Provided records: Begin

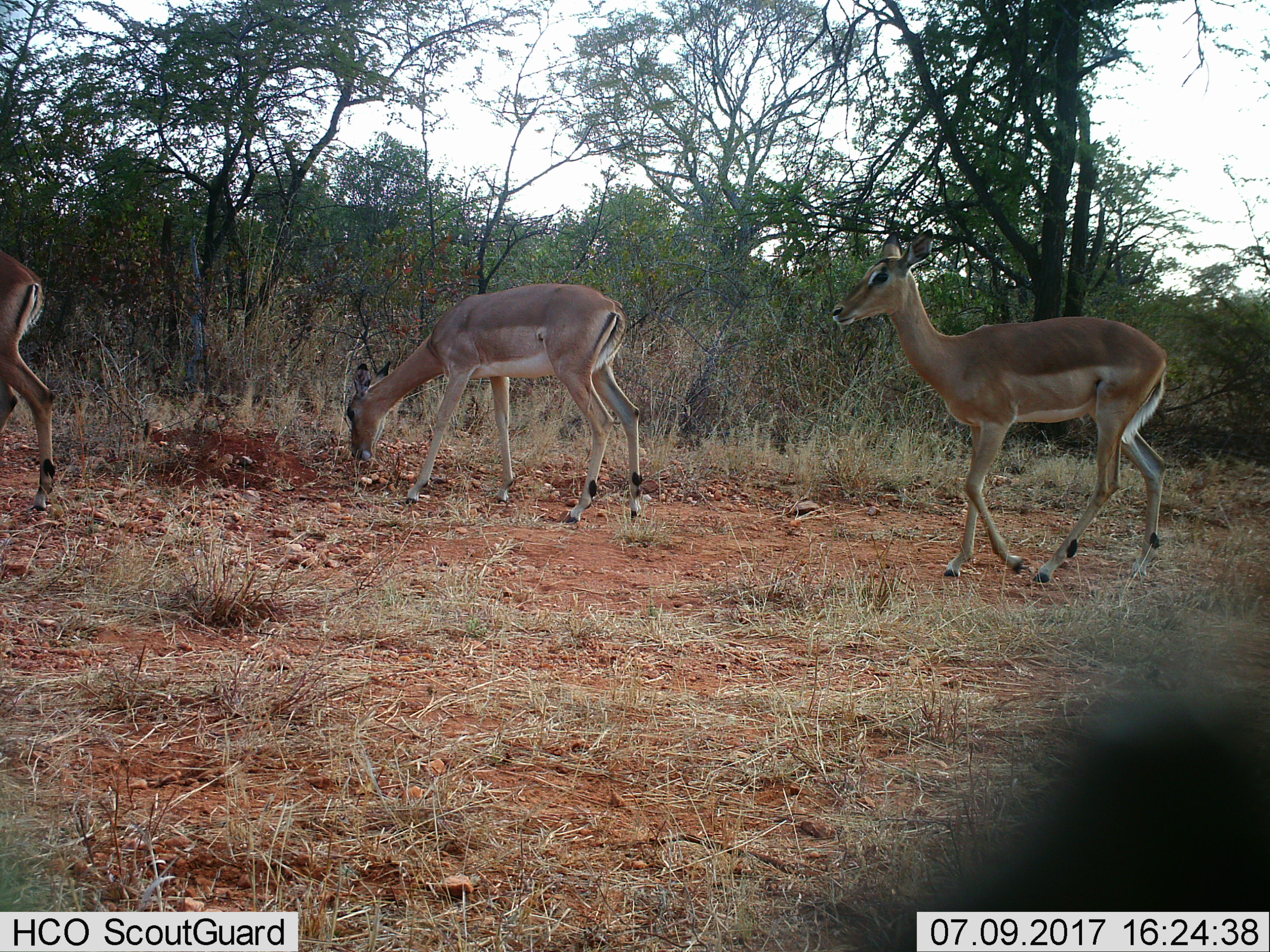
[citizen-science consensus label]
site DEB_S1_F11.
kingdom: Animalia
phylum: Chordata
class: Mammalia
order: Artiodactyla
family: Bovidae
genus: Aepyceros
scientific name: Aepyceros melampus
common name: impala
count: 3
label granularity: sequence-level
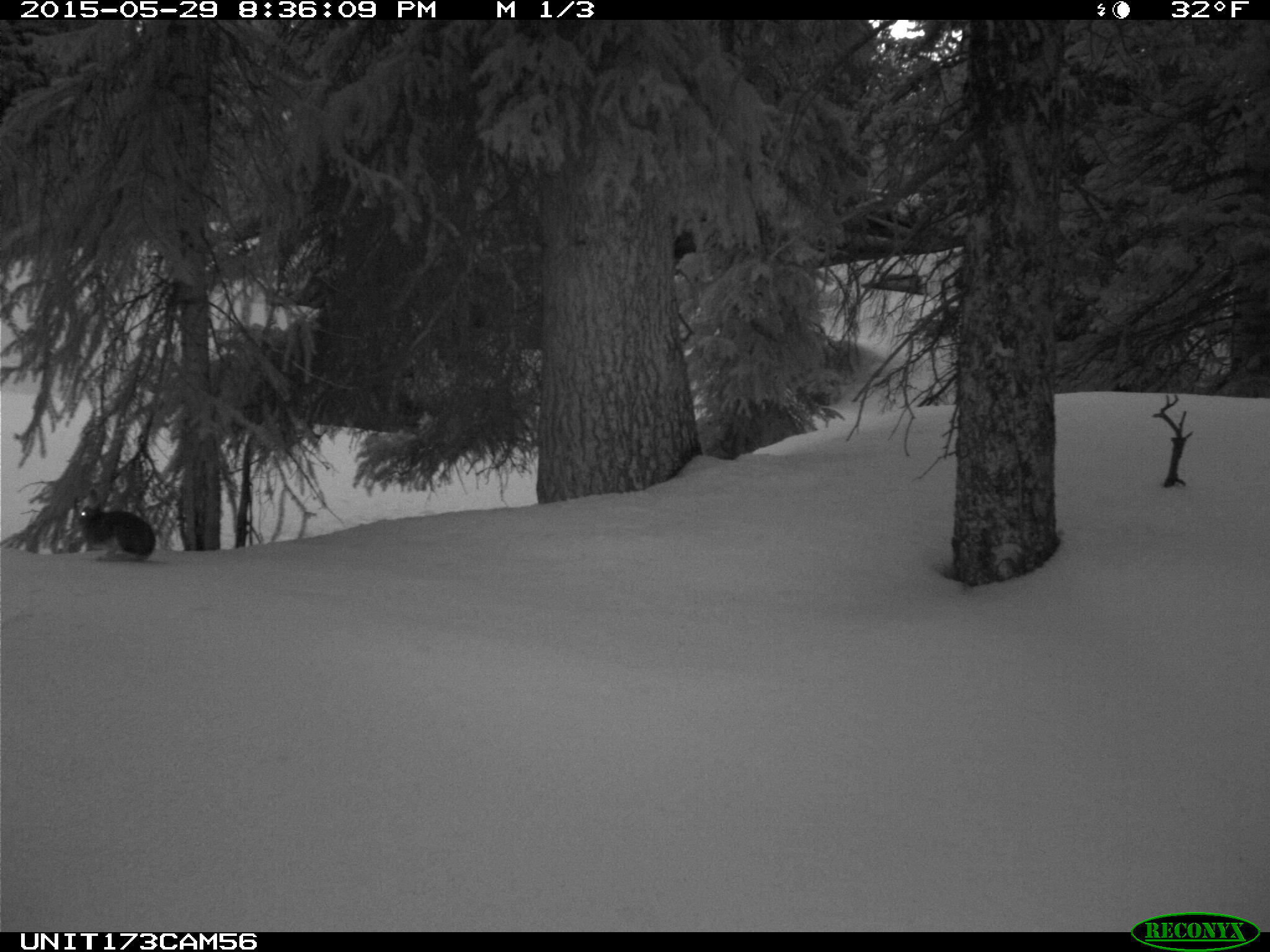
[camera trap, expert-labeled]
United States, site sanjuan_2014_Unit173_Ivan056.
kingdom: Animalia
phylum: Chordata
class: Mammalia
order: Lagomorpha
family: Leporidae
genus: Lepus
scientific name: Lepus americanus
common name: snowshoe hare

Provided records: End

**Task directions**: Every record must be copied exactly, with the pictures left out.

**Result**:
[citizen-science consensus label]
site DEB_S1_F11.
kingdom: Animalia
phylum: Chordata
class: Mammalia
order: Artiodactyla
family: Bovidae
genus: Aepyceros
scientific name: Aepyceros melampus
common name: impala
count: 3
label granularity: sequence-level
[camera trap, expert-labeled]
United States, site sanjuan_2014_Unit173_Ivan056.
kingdom: Animalia
phylum: Chordata
class: Mammalia
order: Lagomorpha
family: Leporidae
genus: Lepus
scientific name: Lepus americanus
common name: snowshoe hare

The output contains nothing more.